Can you rewrite the paragraph of the review abstract below that begins "Ten randomised controlled trials" as a bulleted list that keeps its main facts?

EXTRACT:
::::

Systematic review with meta‐analysis: the effects of immunomodulator

Systematic review with meta‐analysis: the effects of immunomodulator or biological withdrawal from mono‐ or combination therapy in inflammatory bowel disease


Background

Withdrawal of treatment is a common therapeutic problem in patients with long‐standing remission of inflammatory bowel disease.

Aims

To evaluate the relapse rate in patients with quiescent inflammatory bowel disease after cessation of biologic or immunomodulator therapy.

Methods

We searched five databases for studies evaluating disease relapse after withdrawal of monotherapy or a drug from combination therapy in Crohn's disease or ulcerative colitis. In meta‐analysis, risk ratios (RR) were calculated with 95% confidence intervals (CI).

Results

Ten randomised controlled trials (587 patients) were included in the meta‐analysis, and another nine studies in systematic review. Withdrawal of immunomodulator monotherapy resulted in a significantly higher risk of relapse within 24 months of follow‐up compared to ongoing therapy in Crohn's disease, but not in ulcerative colitis (RR = 2.06, CI: 1.53‐2.77 and RR = 1.39, CI: 0.85‐2.26, respectively). Trial sequential analysis indicated that further studies with similar design are unlikely to change the significant association on relapse rates after withdrawing immunomodulator monotherapy in patients with Crohn's disease. Discontinuation of an immunomodulator from combination with biologics did not show a higher risk of relapse than continuation of both drugs (RR = 1.30, CI: 0.81‐2.08). The relapse rate increased after withdrawal of biologic monotherapy, whereas contradictory results were observed after biologic withdrawal from combination regimens.

Conclusion

Continuing immunomodulator monotherapy should remain the preferred approach among patients with Crohn's disease, although long‐term toxicity is a concern. Further randomised controlled trials are warranted in ulcerative colitis and on combination regimens including biologics.

::::

DATA SHOWN:
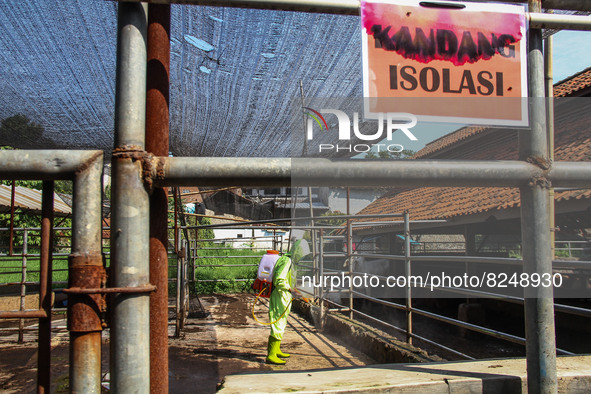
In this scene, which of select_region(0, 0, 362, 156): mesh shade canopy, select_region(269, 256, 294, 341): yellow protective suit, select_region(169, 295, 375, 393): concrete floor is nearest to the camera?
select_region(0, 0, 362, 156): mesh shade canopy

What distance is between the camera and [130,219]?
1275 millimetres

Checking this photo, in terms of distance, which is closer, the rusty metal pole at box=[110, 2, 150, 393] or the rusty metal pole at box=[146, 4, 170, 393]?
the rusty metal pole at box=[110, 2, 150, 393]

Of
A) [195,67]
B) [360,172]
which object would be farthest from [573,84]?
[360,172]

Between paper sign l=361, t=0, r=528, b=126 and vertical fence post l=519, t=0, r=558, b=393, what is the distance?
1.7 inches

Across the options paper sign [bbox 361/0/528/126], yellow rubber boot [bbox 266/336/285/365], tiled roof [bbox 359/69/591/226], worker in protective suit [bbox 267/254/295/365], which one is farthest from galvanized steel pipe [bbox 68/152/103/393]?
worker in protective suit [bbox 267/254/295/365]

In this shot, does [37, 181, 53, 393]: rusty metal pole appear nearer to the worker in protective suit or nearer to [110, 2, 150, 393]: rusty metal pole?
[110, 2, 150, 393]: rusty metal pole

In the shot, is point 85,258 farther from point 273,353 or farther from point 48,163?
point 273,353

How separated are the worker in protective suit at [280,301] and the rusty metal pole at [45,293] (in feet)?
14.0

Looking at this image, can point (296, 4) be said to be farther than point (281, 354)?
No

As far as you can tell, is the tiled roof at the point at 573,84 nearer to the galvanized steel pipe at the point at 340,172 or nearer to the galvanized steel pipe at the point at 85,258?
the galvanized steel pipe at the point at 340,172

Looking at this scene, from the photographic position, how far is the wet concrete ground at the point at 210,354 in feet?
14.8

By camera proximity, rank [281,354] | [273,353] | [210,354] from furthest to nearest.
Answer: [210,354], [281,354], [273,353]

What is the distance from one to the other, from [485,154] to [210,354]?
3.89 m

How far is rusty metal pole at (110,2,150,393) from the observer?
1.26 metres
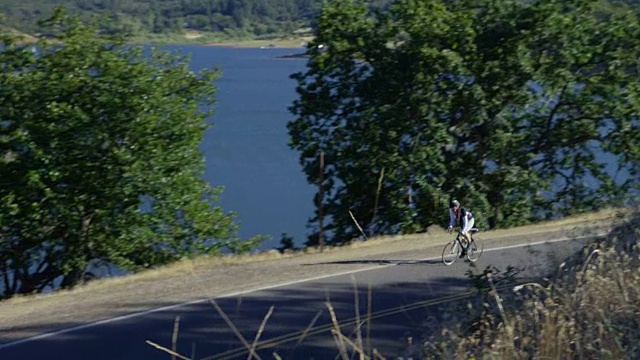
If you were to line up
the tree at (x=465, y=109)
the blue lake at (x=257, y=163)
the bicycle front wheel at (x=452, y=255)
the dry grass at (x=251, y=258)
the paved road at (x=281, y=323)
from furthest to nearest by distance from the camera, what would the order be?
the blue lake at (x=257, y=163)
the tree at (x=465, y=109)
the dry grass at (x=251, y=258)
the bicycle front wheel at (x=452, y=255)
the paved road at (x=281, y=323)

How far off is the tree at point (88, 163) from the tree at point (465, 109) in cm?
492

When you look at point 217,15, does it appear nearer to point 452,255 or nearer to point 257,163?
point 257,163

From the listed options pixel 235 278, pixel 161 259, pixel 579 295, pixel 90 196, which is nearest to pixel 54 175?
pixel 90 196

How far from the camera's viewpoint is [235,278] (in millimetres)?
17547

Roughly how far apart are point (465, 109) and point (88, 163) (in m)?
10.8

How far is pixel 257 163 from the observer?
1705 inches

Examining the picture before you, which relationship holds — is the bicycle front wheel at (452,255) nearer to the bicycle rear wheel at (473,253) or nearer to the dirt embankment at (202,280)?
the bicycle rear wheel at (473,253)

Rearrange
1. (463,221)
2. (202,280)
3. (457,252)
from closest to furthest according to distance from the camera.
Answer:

::::

RESPONSE AREA:
- Ten randomized controlled trials (587 patients) were included in the meta-analysis, and nine more studies in the systematic review.
- In Crohn's disease, stopping immunomodulator monotherapy significantly raised the risk of relapse within 24 months compared with continuing it (RR = 2.06, CI: 1.53–2.77).
- In ulcerative colitis, the same withdrawal did not significantly raise relapse risk (RR = 1.39, CI: 0.85–2.26).
- Trial sequential analysis suggested that further similar studies are unlikely to change the significant Crohn's disease finding.
- Dropping the immunomodulator from combination therapy with biologics did not raise relapse risk compared with continuing both drugs (RR = 1.30, CI: 0.81–2.08).
- Stopping biologic monotherapy increased the relapse rate.
- Results after withdrawing the biologic from combination regimens were contradictory.